# Straight edge guide for Makita 2301



## Clover4 (Nov 19, 2011)

Does anyone know of a source for one of these in the U.S.? For the life of me the accessories have been very hard to find for this router. I see them listed all over the U.K. But cannot seem to find a dealer that will ship to the U.S. Any help would be greatly appreciated.

Rod


----------



## JJ.the.Dane (Dec 27, 2011)

*Is this it?*

I don't own one of those, but I thought a quick Amazon search might find it. I tried to post the link, but this forum apparently does not allow me to post url's. 
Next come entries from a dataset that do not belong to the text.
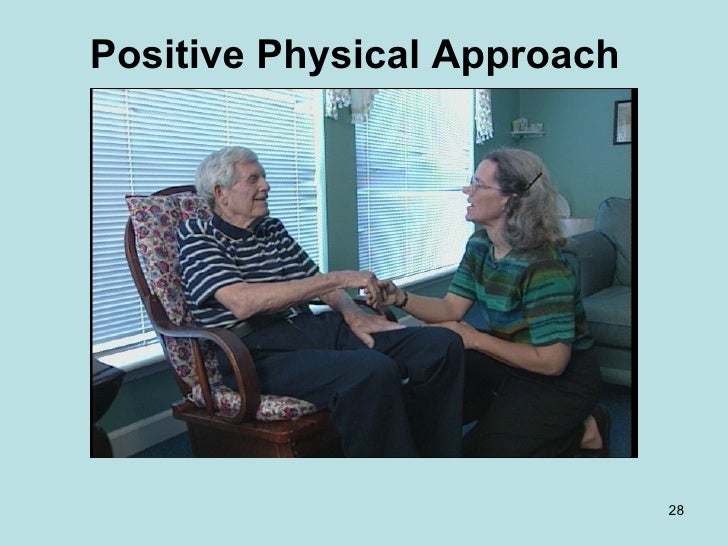 Positive Physical Approach

28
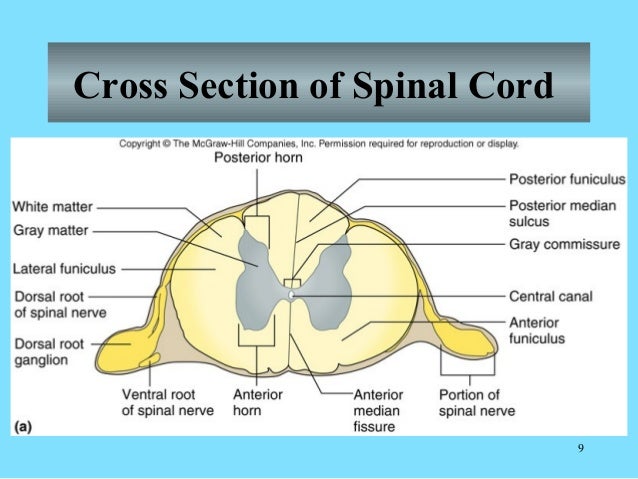 Cross Section of Spinal Cord

Copyright © The McGraw-Hill Companies, Inc. Permission required for reproduction or display.

Posterior horn

White matter
Gray matter
Lateral funiculus
Dorsal root of spinal nerve
Dorsal root ganglion

Posterior funiculus
Posterior median sulcus
Gray commissure
Central canal
Anterior funiculus

Ventral root of spinal nerve
Anterior horn
Anterior median fissure
Portion of spinal nerve

(a)

9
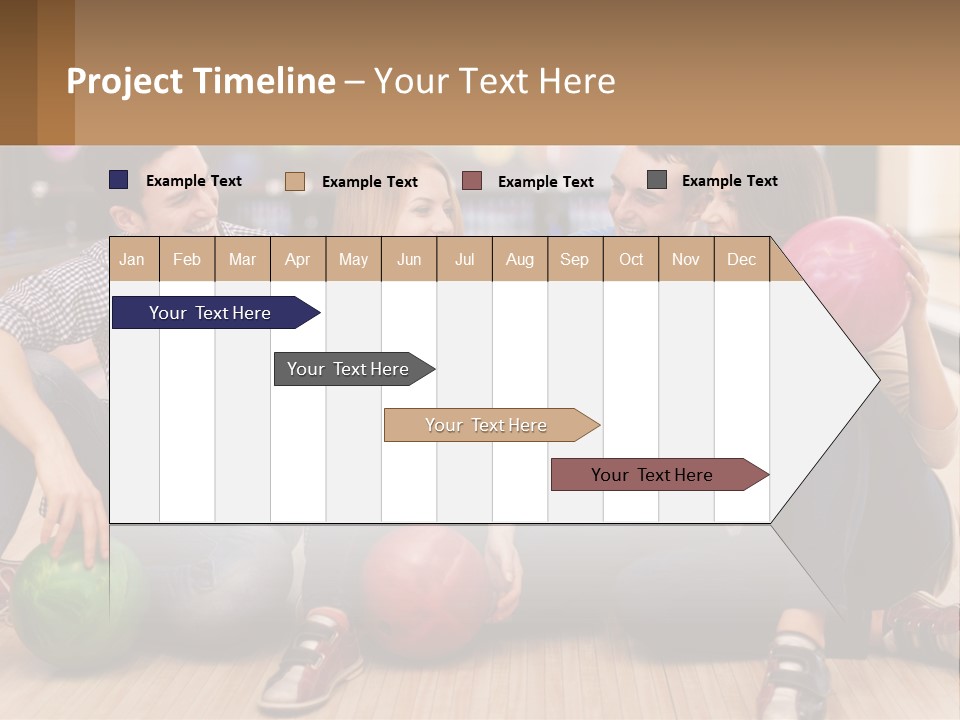 Project Timeline – Your Text Here

Example Text Example Text Example Text Example Text

| Jan | Feb | Mar | Apr | May | Jun | Jul | Aug | Sep | Oct | Nov | Dec |
|---|---|---|---|---|---|---|---|---|---|---|---|

Your Text Here

Your Text Here

Your Text Here

Your Text Here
Simply search for your router on Amazon, and the guide rail adapter shows up.

Jan


----------



## Clover4 (Nov 19, 2011)

JJ.the.Dane said:


> I don't own one of those, but I thought a quick Amazon search might find it. I tried to post the link, but this forum apparently does not allow me to post url's.
> 
> Simply search for your router on Amazon, and the guide rail adapter shows up.
> 
> Jan


Jan - tried but could not find anything on Amazon for this router - 
If you have the link feel free to PM me or I can give you my email.
Looking under reviews on Amazon, I did find some part numbers but even those are showing as discontinued.


----------



## whimsofchaz (Jun 6, 2013)

According to a comment made on Home Depot site you can order the straight edge and adapter from service at HD:

The router can accepts a variety of Makita accessories including a straight guide part no.342428-9. The straight guide requires a guide holder part no. 122700-3. For pricing information, please visit your local Home Depot store or visit homedepot.com


----------